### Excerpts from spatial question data
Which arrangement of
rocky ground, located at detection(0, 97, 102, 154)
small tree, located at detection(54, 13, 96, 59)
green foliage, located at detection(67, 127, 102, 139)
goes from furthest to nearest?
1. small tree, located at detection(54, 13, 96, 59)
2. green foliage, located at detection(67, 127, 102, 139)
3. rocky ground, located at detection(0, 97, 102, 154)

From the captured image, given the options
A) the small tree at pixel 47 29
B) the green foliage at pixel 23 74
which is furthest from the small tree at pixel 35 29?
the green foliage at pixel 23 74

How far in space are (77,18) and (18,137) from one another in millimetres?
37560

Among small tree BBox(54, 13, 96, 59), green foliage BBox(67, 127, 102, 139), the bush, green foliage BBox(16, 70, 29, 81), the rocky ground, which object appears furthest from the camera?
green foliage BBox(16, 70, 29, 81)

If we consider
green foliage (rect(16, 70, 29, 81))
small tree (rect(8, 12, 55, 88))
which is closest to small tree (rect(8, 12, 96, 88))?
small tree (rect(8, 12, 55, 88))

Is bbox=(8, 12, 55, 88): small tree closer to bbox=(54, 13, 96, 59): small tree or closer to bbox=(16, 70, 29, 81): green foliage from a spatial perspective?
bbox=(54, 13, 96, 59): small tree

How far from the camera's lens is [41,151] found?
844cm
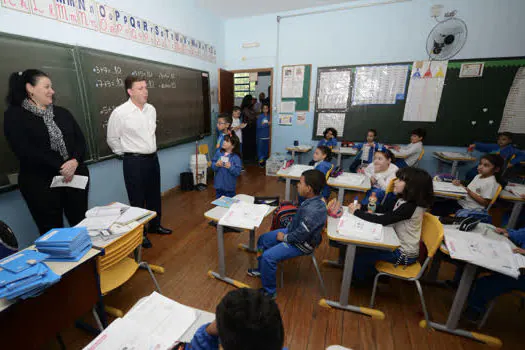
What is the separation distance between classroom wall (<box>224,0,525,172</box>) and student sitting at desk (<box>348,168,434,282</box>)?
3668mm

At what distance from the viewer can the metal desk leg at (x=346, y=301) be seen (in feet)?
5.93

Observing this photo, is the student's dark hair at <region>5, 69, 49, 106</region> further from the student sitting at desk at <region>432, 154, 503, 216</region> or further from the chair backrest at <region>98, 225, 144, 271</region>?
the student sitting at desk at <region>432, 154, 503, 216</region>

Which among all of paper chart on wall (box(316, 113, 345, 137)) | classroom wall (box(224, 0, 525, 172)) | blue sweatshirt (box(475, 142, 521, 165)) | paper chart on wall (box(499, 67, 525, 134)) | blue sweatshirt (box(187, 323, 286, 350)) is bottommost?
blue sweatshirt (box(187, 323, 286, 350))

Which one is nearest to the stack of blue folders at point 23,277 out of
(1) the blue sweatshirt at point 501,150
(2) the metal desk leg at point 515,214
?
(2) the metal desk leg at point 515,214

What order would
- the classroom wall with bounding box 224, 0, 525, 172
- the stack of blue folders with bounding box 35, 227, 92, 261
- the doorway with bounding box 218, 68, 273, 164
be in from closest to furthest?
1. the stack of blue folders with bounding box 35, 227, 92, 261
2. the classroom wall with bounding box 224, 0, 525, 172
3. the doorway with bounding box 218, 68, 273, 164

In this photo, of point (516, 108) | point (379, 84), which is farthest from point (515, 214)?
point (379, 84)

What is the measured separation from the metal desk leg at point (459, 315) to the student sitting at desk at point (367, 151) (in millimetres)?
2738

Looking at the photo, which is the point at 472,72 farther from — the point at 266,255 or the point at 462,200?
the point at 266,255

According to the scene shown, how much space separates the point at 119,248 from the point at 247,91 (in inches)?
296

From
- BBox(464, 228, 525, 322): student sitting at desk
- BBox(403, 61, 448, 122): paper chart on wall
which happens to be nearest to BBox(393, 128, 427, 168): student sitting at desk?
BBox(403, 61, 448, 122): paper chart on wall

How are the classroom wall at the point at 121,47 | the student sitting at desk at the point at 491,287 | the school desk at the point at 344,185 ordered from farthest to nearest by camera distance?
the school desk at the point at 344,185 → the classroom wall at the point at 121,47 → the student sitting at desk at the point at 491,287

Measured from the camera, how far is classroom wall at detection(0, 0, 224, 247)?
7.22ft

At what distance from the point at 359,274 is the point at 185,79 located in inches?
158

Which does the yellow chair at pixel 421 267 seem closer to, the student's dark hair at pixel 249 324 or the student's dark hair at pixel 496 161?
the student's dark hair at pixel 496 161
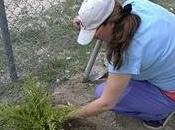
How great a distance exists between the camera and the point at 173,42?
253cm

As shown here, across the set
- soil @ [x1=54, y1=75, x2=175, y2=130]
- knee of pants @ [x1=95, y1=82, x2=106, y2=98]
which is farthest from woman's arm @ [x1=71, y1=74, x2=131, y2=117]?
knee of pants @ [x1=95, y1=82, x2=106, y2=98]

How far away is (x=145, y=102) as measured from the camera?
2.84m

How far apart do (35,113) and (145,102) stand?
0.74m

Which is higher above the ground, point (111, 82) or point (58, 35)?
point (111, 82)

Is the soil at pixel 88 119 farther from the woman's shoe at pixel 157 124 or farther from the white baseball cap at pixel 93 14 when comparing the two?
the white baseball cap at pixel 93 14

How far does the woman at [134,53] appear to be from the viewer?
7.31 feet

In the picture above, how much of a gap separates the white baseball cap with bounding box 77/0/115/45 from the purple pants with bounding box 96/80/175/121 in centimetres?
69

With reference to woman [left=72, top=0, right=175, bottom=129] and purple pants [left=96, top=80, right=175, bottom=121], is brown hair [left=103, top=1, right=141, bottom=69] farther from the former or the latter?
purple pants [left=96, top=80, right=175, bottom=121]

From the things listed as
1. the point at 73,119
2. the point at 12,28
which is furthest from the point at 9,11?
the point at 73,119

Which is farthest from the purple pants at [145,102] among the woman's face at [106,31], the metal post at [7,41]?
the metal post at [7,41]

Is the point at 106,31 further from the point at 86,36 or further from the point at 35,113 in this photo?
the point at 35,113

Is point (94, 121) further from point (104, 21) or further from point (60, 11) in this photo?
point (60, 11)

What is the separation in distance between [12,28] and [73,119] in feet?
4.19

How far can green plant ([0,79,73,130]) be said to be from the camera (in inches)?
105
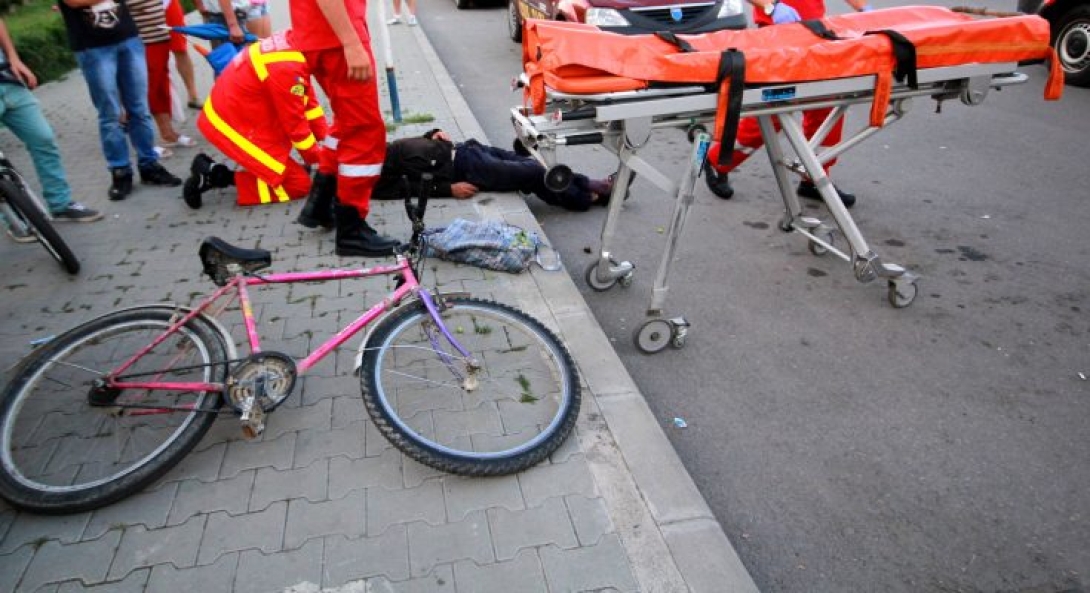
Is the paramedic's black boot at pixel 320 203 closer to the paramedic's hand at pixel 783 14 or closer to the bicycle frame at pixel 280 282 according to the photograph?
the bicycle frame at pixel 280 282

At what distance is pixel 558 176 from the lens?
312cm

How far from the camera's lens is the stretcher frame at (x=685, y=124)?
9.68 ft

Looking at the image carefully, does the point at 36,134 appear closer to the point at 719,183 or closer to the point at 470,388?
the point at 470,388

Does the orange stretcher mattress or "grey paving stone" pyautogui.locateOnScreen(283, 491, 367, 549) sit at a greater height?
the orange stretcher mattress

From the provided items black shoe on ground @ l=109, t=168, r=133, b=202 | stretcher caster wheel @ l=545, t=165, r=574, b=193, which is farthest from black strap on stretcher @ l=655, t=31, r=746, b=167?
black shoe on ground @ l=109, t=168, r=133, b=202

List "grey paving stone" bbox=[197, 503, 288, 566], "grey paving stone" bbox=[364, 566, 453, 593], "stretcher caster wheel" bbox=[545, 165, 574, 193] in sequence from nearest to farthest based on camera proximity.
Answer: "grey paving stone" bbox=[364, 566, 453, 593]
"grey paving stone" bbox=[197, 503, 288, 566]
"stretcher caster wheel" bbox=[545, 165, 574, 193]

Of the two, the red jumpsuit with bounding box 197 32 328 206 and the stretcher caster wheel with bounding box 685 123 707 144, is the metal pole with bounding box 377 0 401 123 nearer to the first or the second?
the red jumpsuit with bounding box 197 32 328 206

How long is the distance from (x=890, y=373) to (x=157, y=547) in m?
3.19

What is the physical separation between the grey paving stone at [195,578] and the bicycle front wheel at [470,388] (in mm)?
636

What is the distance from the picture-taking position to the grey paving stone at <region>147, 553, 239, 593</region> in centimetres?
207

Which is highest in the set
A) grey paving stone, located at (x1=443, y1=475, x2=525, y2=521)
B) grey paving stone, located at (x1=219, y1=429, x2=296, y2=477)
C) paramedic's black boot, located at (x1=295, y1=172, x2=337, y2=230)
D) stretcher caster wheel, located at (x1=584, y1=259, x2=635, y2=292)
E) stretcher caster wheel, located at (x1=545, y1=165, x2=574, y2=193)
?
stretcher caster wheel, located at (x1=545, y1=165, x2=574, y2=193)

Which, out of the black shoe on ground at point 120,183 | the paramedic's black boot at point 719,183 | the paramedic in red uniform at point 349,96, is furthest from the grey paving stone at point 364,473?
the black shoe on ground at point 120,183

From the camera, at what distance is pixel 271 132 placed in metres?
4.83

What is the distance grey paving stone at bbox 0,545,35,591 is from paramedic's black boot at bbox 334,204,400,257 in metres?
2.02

### WORK TO BE COMPLETED
Render the lines of the listing above as a numbered list, starting at the line that contains "Which, out of" and running through the end of the listing, both ends included. Leave out blank lines.

### RESULT
1. Which, out of the black shoe on ground at point 120,183 | the paramedic's black boot at point 719,183 | the paramedic in red uniform at point 349,96, is furthest from the grey paving stone at point 364,473?
2. the black shoe on ground at point 120,183
3. From the camera, at what distance is pixel 271 132 placed in metres?
4. 4.83
5. What is the distance grey paving stone at bbox 0,545,35,591 is from paramedic's black boot at bbox 334,204,400,257 in metres?
6. 2.02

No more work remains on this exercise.